Multi-Disciplinary Reading – Book Reviews

Chip War: The Fight for the World’s Most Critical Technology (2022)
Book by Chris Miller

I read this well-researched book on the chip industry over the holidays. This book contends that semiconductors will determine the shape of international politics, the structure of the world economy, and the balance of military power.

I have organized my notes around some themes I observed; the book, however, is organized differently. A highly recommended read if you want to understand the chip industry.

(1) Journey of a chip

• A typical chip is designed with blueprints from the Japanese-owned, UK-based company called Arm, by a team of engineers in California and Israel, using design software from the United States.

• When a design is complete, it’s sent to a facility in Taiwan, which buys ultra-pure silicon wafers and specialized gases from Japan. The design is carved into silicon using some of the world’s most precise machinery, which can etch, deposit, and measure layers of materials a few atoms thick. These tools are produced primarily by five companies, one Dutch, one Japanese, and three Californian, without which advanced chips are basically impossible to make.

• Then the chip is packaged and tested, often in Southeast Asia, before being sent to China for assembly into a phone or computer.

(2) Type of chips

• It is common to split the semiconductor industry into three categories. “Logic” refers to the processors that run smartphones, computers, and servers. “Memory” refers to DRAM, which provides the short-term memory computers need to operate, and flash, also called NAND, which remembers data over time. The third category of chips is more diffuse, including analog chips like sensors that convert visual or audio signals into digital data, radio frequency chips that communicate with cell phone networks, and semiconductors that manage how devices use electricity.

• This third category has not been primarily dependent on Moore’s Law to drive performance improvements. Clever design matters more than shrinking transistors. Today around three-quarters of this category of chips are produced on processors at or larger than 180 nanometers.

• Today, the biggest analog chipmakers are American, European, or Japanese. Most of their production occurs in these three regions, too, with only a sliver offshored to Taiwan and South Korea.

• The largest analog chipmaker today is Texas Instruments, which failed to establish an Intel-style monopoly in the PC, data center, or smartphone ecosystems but remains a medium-sized, highly profitable chipmaker with a vast catalog of analog chips and sensors.

───

**STATED PROBLEM 1**. According to the Chip War review, which company is the largest analog chipmaker today?
**STATED PROBLEM 2**. Pick up the Chip War review after its last line and carry on writing.
The rows play no part in what follows.

**DATA RECORDS**.
───

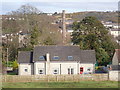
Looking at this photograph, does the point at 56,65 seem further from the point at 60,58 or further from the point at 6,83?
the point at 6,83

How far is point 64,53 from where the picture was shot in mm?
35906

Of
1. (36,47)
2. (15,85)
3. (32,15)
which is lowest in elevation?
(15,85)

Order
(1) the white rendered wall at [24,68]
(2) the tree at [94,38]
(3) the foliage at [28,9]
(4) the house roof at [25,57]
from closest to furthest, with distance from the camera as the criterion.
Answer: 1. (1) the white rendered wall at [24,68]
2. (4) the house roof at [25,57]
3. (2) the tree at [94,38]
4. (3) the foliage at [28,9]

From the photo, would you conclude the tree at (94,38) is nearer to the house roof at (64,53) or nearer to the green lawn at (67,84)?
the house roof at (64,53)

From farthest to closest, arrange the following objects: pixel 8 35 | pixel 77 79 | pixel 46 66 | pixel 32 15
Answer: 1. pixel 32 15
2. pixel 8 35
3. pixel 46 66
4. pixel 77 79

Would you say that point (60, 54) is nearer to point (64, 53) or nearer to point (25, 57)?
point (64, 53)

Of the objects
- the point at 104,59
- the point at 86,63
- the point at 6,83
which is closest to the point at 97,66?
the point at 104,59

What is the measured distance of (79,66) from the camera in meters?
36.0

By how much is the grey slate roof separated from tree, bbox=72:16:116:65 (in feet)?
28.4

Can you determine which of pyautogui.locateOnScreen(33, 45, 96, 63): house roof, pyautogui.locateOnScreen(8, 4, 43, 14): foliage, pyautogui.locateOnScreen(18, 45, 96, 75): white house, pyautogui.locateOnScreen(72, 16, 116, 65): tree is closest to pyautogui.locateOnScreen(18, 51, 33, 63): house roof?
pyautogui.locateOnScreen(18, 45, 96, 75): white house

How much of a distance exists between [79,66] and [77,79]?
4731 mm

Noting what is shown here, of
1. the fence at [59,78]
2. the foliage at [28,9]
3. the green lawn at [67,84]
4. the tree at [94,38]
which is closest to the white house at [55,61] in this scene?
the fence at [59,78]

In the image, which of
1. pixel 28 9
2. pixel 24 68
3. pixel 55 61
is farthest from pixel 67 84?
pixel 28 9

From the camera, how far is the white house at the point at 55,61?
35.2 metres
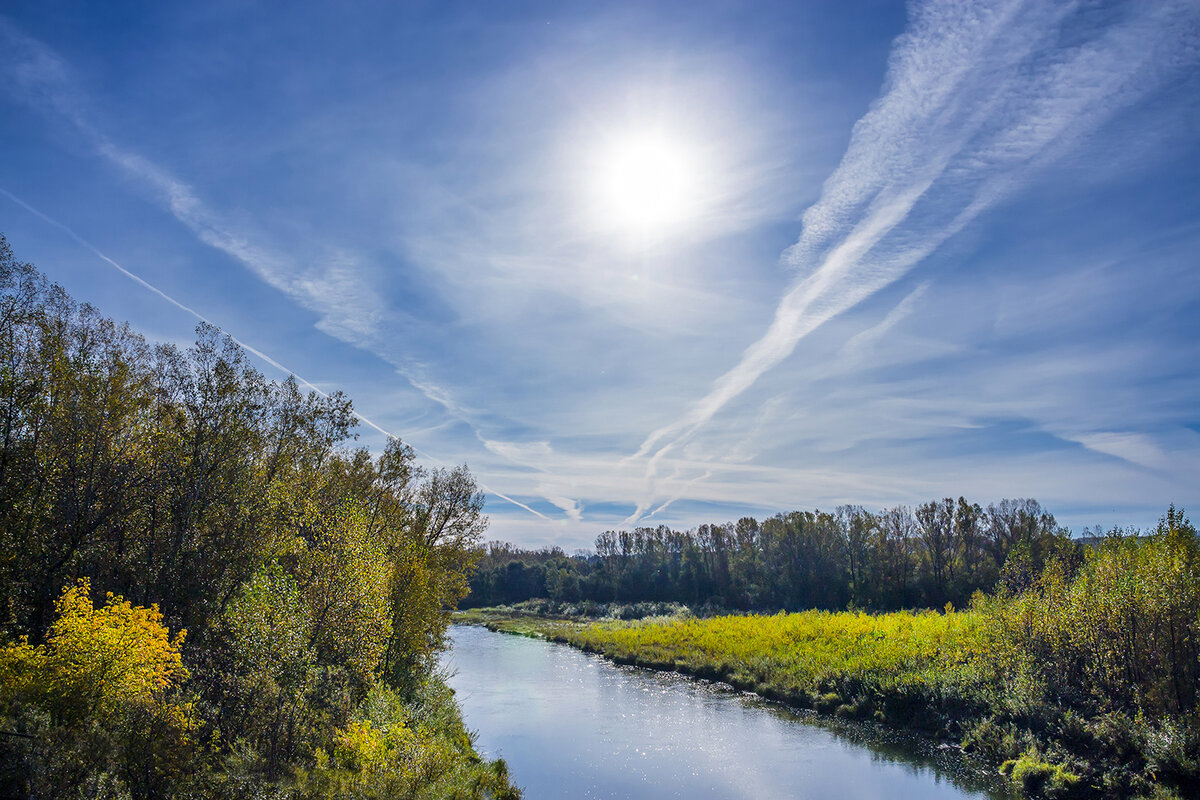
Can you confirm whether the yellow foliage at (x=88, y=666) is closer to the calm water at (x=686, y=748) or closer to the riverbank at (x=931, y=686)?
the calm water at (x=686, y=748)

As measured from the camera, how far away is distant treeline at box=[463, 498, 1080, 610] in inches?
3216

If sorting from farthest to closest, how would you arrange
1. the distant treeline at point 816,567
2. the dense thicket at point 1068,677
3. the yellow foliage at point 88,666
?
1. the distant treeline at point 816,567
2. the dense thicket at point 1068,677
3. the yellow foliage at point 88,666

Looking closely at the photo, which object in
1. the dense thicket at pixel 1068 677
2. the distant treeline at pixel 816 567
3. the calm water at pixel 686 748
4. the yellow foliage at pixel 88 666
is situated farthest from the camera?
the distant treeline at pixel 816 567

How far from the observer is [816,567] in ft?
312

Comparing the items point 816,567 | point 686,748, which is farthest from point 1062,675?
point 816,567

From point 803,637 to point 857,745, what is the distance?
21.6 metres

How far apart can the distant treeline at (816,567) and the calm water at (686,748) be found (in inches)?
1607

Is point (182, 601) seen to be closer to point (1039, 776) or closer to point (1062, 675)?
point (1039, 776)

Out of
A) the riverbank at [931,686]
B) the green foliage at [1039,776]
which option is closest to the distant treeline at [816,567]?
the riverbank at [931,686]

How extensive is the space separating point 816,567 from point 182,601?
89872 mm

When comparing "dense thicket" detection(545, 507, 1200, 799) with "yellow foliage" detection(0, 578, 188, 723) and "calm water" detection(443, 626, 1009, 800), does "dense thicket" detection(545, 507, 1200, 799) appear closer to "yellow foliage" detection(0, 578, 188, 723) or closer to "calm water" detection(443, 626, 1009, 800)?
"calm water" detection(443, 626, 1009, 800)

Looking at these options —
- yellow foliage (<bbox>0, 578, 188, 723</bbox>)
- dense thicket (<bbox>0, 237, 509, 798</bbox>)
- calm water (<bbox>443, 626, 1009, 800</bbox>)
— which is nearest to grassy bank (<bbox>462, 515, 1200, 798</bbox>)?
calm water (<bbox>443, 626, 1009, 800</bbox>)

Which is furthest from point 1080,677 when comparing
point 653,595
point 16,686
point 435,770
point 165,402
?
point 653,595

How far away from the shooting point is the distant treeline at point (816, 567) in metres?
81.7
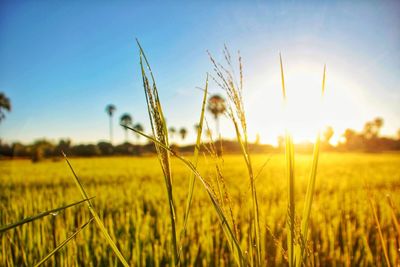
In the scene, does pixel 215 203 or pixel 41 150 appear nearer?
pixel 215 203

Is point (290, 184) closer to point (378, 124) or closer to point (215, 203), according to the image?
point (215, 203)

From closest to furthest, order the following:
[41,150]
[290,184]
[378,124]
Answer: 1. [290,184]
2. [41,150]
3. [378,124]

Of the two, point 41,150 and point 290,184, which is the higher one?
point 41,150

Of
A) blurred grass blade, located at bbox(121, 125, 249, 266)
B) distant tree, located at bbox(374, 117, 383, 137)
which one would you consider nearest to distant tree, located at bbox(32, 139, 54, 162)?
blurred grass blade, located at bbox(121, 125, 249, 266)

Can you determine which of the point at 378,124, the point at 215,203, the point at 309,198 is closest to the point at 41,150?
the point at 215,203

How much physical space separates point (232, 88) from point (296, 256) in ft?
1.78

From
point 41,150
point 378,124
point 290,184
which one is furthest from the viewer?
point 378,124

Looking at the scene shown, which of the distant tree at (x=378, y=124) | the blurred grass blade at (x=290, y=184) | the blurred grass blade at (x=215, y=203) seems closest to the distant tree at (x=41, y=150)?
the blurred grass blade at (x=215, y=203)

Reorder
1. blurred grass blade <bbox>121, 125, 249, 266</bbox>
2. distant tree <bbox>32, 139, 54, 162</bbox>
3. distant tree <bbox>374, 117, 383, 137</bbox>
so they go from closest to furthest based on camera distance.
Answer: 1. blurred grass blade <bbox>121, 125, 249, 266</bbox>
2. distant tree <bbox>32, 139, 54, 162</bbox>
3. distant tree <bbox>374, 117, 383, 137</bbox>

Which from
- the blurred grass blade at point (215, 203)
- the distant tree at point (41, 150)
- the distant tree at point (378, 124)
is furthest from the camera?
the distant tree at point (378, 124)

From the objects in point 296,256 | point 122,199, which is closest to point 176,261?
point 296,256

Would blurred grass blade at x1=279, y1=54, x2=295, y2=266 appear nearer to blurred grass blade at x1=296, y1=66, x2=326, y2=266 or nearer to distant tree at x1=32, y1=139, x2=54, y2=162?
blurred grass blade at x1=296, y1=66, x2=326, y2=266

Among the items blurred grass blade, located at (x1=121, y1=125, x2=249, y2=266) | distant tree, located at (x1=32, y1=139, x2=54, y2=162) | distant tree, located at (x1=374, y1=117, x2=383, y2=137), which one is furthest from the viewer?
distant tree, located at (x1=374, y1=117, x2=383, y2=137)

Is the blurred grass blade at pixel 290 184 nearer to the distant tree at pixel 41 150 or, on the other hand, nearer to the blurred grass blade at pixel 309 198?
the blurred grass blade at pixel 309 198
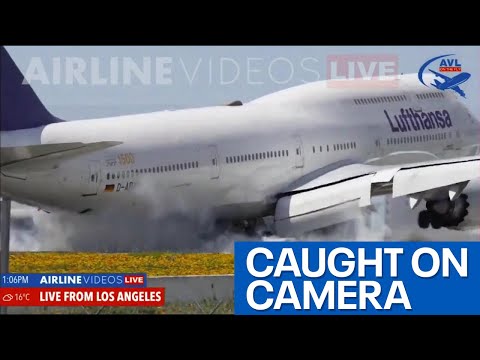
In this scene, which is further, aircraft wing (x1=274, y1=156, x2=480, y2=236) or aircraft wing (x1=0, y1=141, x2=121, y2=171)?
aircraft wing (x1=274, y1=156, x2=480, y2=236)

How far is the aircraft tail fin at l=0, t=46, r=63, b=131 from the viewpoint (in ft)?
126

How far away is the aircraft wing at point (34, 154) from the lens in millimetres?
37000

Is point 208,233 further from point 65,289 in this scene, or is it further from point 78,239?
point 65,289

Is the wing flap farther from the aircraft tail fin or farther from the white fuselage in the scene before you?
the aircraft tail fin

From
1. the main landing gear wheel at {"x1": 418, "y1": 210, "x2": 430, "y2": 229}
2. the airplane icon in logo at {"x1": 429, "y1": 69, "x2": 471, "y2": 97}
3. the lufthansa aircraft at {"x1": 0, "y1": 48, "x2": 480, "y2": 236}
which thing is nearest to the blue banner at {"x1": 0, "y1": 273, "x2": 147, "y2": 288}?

───

**WRITTEN ANSWER 1**. Texas Instruments.

**WRITTEN ANSWER 2**.
• There are many other U.S.-based analog chipmakers now, like Onsemi, Skyworks, and Analog Devices, alongside comparable companies in Europe and Japan.

• The memory market, by contrast, has been dominated by a relentless push toward offshoring production to a handful of facilities, mostly in East Asia. Rather than a diffuse set of suppliers centered in advanced economies, the two main types of memory chip—DRAM and NAND—are produced by only a couple of firms.

• For DRAM memory chips an advanced fab can cost $20 billion. There used to be dozens of DRAM producers, but today there are only three major producers: Idaho’s Micron and with Korea’s Samsung and SK Hynix.

• The market for NAND, the other main type of memory chip, is also Asia-centric. Samsung, the biggest player, supplies 35 percent of the market, with the rest produced by Korea’s Hynix, Japan’s Kioxia, and two American firms—Micron and Western Digital. The Korean firms produce chips almost exclusively in Korea or China, but only a portion of Micron and Western Digital’s NAND production is in the U.S., with other production in Singapore and Japan.

• The big shift in recent years is the collapse in the share of logic chips produced in the United States.

(3) Chip architectures

• Arm: is a UK company that licenses to chip designers use of an instruction set architecture—a set of basic rules governing how a given chip operates. The Arm architecture is dominant in mobile devices and is slowly winning market share in PCs and data centers.

• x86:an instruction set architecture that is dominant in PCs and data centers. Intel and AMD are the two main firms producing such chips.

• Only three companies have the necessary intellectual property to produce x86 chips: America’s Intel and AMD as well as a small Taiwanese company called Via.

• RISC-V: an open-source architecture growing in popularity because it is free to use, unlike Arm and x86. The development of RISC-V was partially funded by the U.S. government but now is popular in China because it is not subject to U.S. export controls.

(4) Photolithography and EUV

• Photolithography (a.k.a. printing with light) is the process of shining light or ultraviolet light through patterned masks: the light then interacts with photoresist chemicals to carve patterns on silicon wafers.

• This process helps produce transistors much smaller than had previously been possible

• Photolithography made it possible to imagine mass-producing tiny transistors.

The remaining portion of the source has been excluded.